T he story begins with a committee of bishops meeting at Beaugency in March 1152 to announce the nullity of Eleanor of Aquitaines marriage to King Louis VII of France. They had been married for fifteen years seven as king and queen and had two daughters. She thought she had married a monk. He thought she was too feisty and there were rumours about her and her uncle Raymond at Antioch on their ill-fated crusade. They were separated by the churchmen on grounds of consanguinity since they were both descended from King Robert II of France, she in five degrees of it and he in four.

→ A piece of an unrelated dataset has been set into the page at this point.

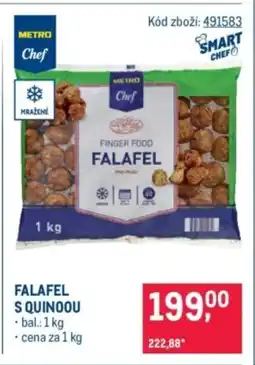 Makro Falafel s quinoou nabídka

Eleanor had met Henry Plantagenet before, and he held lands bordering on hers in Poitou. She was nine years older than he. Whether there was love kindled between them or not, it would be a very suitable match. He would protect her from the marriage-market predators and she would unite her southern lands with his. It only took two months for them to be married in Poitiers. They visited Aquitaine together, and saw how independent-minded the indigenous nobility was. Two years later, he would inherit England by his treaty with Stephen of Blois. They would have the sons that Eleanor did not have with Louis. Louis was reluctant to give Aquitaine up, but by 1153 he had, and Henry was Duke of Aquitaine before he became king of England.

Their son John, early on as a joke called Lack-land by his father, lost everything except Aquitaine by the battle of Bouvines in 1204 to Philip Augustus, King of France. Aquitaine was presumed to be an allod , that is, independent as a duchy, and Philips claim stopped short at the mouth of the Gironde. At the same time, Alfonso VIII of Castille wanted to expand his kingdom northwards, at first by diplomatic effort and then by siege. He started by demanding Bayonne but the Bayonnais said they would only surrender to him if the Bordelais did and they didnt.

Duke John thanked the citizens ( prudhommes ) of Bordeaux, Bazas and Saint-Emilion in a letter of 29 April 1205 for their resistance to French and Castillian diplomatic intrigues. Bordeaux was besieged by the Castillians in either 1205 or 1206. The Bordelais successfully organized resistance by their own efforts, there being no one else to turn to. They seem, on the basis of liberties offered them in 1199 by Eleanor and John, to have had a municipal assembly of some kind. John wrote to the jurats and the bourgeoisie of Bordeaux on 4 February 1200, recognizing the existence of such a political entity. Faced with the Castillians siege, this body seems to have transformed itself, so that by 30 April 1206, when he wrote again, John refers to the mayor, jurats and loyal subjects of Bordeaux over the appointment of a seneschal, and the need for foreigners in the town to take an oath of fidelity to the king and to the commune . He sent another letter to the mayor, the commune , the seneschal of Gascony and the royal bailiff. So the town (using the French term rather than calling it a city) had at the time of the siege some kind of autonomous municipal organisation. The town had no royal charter, but necessity and danger were the cause of its coming onto being. It was to this de facto government that John wrote his letter but added the royal seneschal to the structure of government.